3. We’re scared of all things awkward.

ADHDers are accustomed to fucking up in public. We’re emotional, we’re impulsive, we’re often loud, and words have a tendency to fall out of our mouths (or keyboards) before we have had a chance to apply any kind of filter. We know all about Foot-in-Mouth disease, and we know how much it hurts. This can make us way too tolerant both of people who fuck up “just like us.”

Unfortunately, some people fuck up on purpose, because they enjoy making us feel uncomfortable (i.e., predators). Other people don’t fuck up on purpose, but still fuck up in ways that can be very harmful (i.e., people who don’t fully understand consent, or who have been brought up to think that “yes means maybe”, etc.). Both these groups don’t respond to subtle hints; if we want their behavior to change , we need to set clear boundaries and enforce them as needed.

But what if it turns out that this person that we pegged as a creep was just awkward? What if they never meant to upset us at all, and our reaction triggers their RSD? What if we do set those boundaries, and the person gets upset at us, and everyone finds out, and the whole situation degenerates into a giant social clusterfuck? Just thinking about that can trigger our RSD!

Being reluctant to put our foot in it until we’re absolutely sure that we are really dealing with a problem person can put us in grave danger. If we’re dealing with a physical predator, we might find ourselves having to fight ourselves out of a situation we could have avoided.

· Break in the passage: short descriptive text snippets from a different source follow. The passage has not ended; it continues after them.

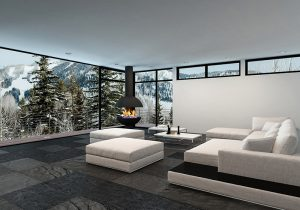 Furnished living room with large window looking at snow covered trees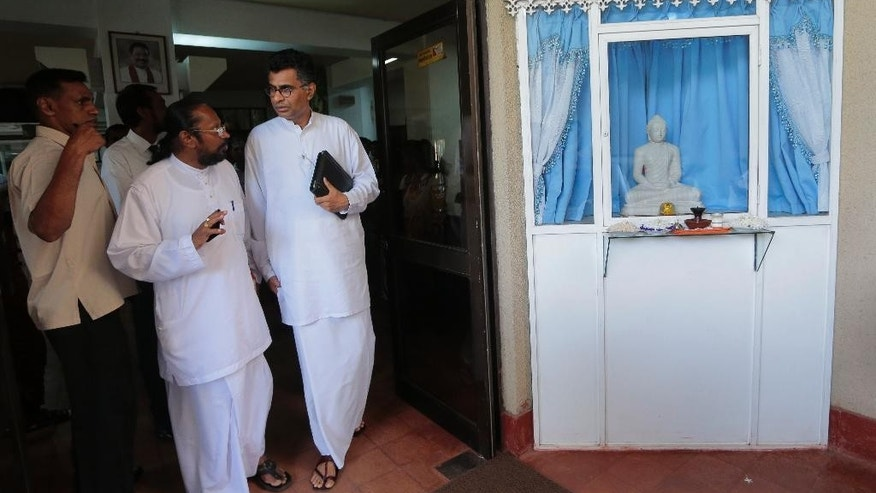 Sri Lankan Technology and Research Minister Champika Ranawaka, right, talks to an unidentified person as he leaves after a press conference, in Colombo, Sri Lanka, Tuesday, Nov. 18, 2014. Ranawaka, who represents the National Sinhala Heritage party, resigned Tuesday from the Cabinet after Sri Lankan President Mahinda Rajapaksa refused to agree to the party's 35 demands, including making him answerable to Parliament and the courts. (AP Photo/Eranga Jayawardena)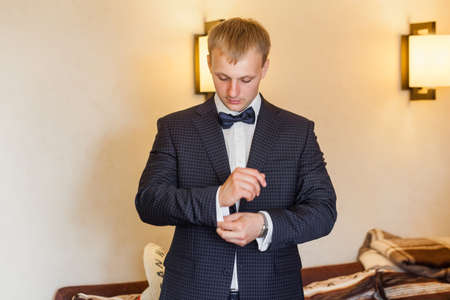 cuffs: Groom wearing blue wedding suit and buttoning cuffs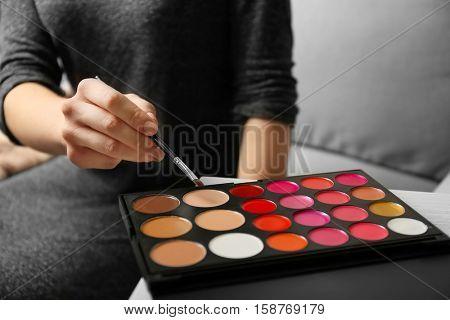 Female visagiste using palette for make up, closeup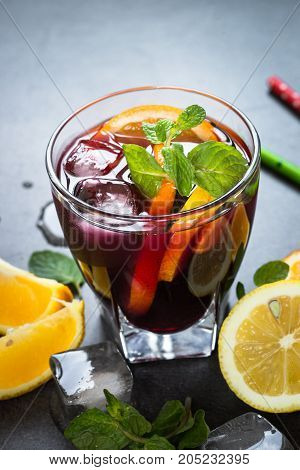 Sangria with fruit mint and ice. Traditional alcoholic cocktail. Summer drink.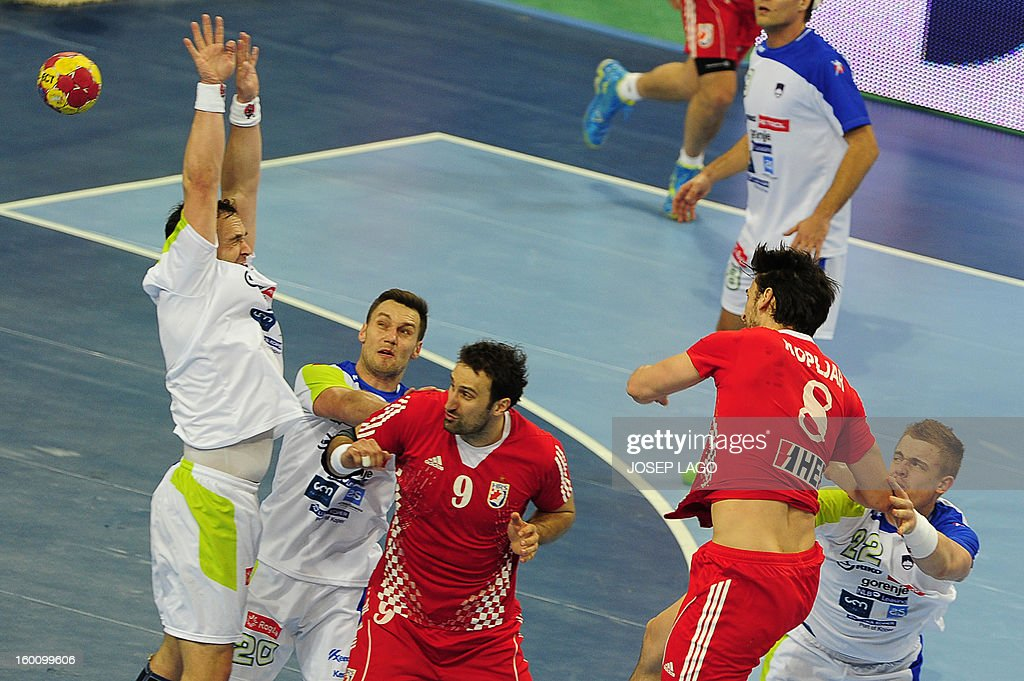 Croatia's right back Marko Kopljar (2ndR) shoots during the 23rd Men's Handball World Championships bronze medal match Slovenia vs Croatia at the Palau Sant Jordi in Barcelona on January 26, 2013. AFP PHOTO/ JOSEP LAGO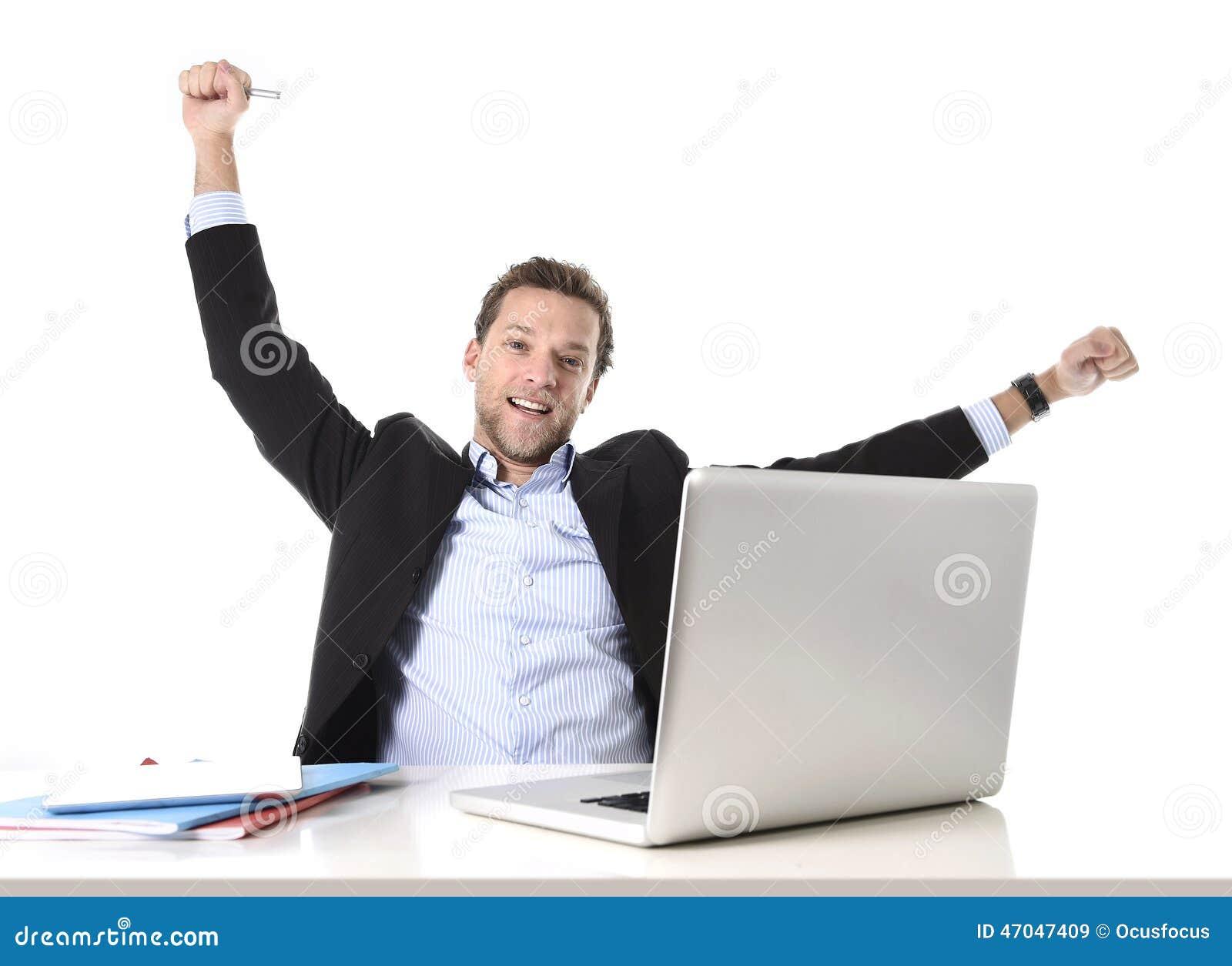 O homem de negócios atrativo novo feliz e hético no trabalho de escritório que senta-se na mesa do computador satisfez a comemora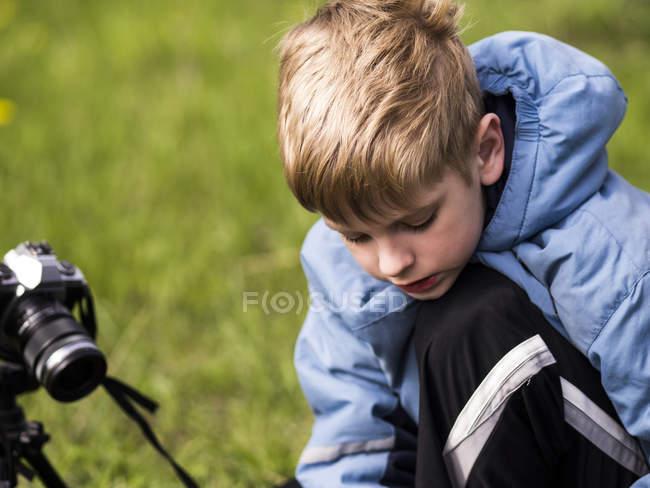 Мальчик с камерой на штативе фотографирует — стоковое фото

Alternatively, if we’re dealing with a non-physical predator such as a creep, we might find ourselves suffering in silence for extremely long periods of time, never quite feeling safe but never giving ourselves permission to ensure our safety.

4. We’re dopamine fiends.

ADHD has been linked to low dopamine levels. Dopamine is a feel-good hormone: it is responsible for feelings of pleasure and reward, and allows us to regulate emotional responses and take action to achieve specific rewards.

Dopamine levels shoot up in the early parts of a relationship, and peter off over time as the relationship stabilizes. Alas, dopamine levels also increase in response to stress. Now, this is purely my hypothesis, but I think that when you have a crush on a Bad Boy/Girl/Person, you risk getting a greater dose of dopamine than you would by falling for someone who makes you feel safe and secure. Even if that’s not the case, in the early stages of a relationship it can be hard to tell whether you’re getting the lovestruck dopamine, the stress variety, or a bit of both. To me, at least, they “taste” the same, which means that I may actually remain infatuated in someone for longer if they stress the heck outta me; i.e., I sometimes feel better in a relationship because that relationship is stressful.

5. Whirlwind romance or love bombing?

Love bombing is the practice of “overwhelming someone with signs of adoration and attraction…designed to manipulate you into spending more time with the bomber.” Basically, it’s setting off on a relationship way too fast and too intensely with the specific purpose of getting someone hooked on you before they really know you well enough to realize that actually you’re a manipulative douche.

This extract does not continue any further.